#### Task directions:
Copy everything below from the line containing "Given the arched" down to the end of the items, reproducing each line exactly.

^^^^^^^^^^^^^^^^

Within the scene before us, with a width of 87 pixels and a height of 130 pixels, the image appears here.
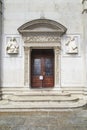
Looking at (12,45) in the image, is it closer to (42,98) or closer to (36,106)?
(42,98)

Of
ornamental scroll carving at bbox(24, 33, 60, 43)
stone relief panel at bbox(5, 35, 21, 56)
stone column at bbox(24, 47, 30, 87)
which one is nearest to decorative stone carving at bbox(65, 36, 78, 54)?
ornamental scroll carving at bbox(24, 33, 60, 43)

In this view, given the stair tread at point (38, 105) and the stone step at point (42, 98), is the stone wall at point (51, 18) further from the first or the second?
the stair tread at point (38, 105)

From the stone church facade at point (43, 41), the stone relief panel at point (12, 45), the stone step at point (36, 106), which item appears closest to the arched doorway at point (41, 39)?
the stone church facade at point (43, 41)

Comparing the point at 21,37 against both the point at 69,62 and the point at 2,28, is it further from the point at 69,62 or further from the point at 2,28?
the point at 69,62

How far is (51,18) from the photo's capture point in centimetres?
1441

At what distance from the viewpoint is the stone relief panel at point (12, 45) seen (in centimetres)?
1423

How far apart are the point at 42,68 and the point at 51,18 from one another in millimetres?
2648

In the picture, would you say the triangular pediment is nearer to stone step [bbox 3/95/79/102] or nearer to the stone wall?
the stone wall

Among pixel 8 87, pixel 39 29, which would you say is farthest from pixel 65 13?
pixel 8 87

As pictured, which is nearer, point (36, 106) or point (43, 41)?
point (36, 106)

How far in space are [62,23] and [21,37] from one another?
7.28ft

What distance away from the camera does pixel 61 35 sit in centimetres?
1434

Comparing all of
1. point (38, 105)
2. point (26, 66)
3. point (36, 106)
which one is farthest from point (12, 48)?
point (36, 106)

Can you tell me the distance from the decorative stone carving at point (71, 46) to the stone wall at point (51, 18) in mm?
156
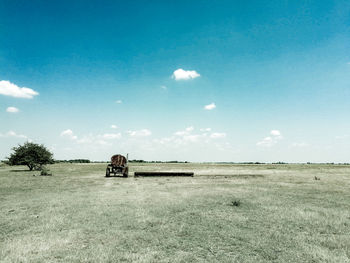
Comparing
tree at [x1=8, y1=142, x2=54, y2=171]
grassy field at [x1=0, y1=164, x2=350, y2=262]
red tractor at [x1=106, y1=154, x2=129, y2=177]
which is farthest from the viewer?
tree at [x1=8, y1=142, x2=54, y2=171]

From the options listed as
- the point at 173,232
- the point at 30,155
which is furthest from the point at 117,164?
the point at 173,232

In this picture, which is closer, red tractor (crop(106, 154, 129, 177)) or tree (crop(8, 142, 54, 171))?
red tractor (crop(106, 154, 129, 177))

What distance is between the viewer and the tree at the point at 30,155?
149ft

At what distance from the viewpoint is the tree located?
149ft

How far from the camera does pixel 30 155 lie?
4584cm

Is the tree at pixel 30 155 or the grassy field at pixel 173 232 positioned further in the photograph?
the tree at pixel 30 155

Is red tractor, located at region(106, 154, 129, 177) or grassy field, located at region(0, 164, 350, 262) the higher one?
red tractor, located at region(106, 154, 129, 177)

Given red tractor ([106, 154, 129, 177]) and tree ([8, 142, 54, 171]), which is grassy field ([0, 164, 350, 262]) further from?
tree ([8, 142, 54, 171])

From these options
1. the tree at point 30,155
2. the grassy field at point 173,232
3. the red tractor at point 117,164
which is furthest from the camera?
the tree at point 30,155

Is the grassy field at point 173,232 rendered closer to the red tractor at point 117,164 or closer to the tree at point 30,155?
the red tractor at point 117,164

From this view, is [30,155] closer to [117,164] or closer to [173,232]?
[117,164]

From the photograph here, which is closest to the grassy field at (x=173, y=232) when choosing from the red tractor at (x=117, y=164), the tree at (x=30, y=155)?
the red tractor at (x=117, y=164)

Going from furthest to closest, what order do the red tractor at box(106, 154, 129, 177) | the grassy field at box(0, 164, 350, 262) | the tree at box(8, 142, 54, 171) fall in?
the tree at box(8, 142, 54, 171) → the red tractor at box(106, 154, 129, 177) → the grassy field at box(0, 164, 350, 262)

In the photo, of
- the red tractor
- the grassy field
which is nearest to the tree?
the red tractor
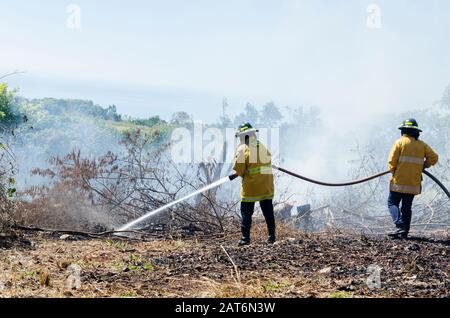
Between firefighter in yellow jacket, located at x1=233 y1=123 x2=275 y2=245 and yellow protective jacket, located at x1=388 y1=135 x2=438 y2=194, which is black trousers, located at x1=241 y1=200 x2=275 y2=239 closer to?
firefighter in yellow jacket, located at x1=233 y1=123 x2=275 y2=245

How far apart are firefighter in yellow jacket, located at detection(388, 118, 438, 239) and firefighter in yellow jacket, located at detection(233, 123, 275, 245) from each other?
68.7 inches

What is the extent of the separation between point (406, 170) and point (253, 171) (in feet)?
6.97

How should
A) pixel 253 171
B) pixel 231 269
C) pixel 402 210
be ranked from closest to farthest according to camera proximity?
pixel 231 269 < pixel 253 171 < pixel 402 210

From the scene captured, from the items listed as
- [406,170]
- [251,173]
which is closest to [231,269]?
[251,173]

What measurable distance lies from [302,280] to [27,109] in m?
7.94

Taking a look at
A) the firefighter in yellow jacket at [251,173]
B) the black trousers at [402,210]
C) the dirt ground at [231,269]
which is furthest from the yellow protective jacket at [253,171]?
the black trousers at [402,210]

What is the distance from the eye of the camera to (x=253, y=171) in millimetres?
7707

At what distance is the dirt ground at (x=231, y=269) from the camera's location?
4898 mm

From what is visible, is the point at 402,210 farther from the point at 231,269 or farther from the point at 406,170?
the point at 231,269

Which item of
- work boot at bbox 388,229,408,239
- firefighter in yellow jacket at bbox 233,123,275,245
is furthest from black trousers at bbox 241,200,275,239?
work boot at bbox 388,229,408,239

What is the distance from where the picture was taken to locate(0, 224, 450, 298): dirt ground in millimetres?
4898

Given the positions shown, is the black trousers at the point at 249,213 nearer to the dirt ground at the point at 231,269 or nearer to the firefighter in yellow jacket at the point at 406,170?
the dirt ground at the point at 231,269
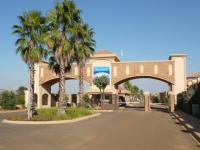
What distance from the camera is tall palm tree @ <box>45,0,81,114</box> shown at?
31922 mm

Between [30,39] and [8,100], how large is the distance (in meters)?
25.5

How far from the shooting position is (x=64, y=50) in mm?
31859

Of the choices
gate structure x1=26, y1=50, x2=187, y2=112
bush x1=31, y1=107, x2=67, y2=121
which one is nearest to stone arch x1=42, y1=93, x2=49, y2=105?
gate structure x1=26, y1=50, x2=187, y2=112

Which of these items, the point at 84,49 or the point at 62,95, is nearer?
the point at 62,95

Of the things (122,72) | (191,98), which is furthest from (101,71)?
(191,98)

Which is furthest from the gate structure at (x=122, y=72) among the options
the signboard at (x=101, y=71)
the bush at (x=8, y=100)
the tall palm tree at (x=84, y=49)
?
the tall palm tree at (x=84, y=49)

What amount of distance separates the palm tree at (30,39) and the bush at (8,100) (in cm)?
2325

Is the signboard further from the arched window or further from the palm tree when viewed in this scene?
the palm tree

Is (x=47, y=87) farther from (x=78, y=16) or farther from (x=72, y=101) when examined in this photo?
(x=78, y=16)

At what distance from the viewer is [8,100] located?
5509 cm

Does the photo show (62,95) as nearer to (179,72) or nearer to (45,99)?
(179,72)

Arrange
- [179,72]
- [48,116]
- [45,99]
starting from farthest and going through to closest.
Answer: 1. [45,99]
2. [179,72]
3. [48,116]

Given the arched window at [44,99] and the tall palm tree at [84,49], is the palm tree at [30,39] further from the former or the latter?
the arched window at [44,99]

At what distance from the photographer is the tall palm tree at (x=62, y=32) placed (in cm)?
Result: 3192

^^^^^^^^^^^^^^^^

#### Solution to the problem:
Given the arched window at [44,99] and the tall palm tree at [84,49], is the palm tree at [30,39] further from the former or the latter?
the arched window at [44,99]

At what distance from the photographer is the tall palm tree at (x=62, y=32) placed (in cm)?
Result: 3192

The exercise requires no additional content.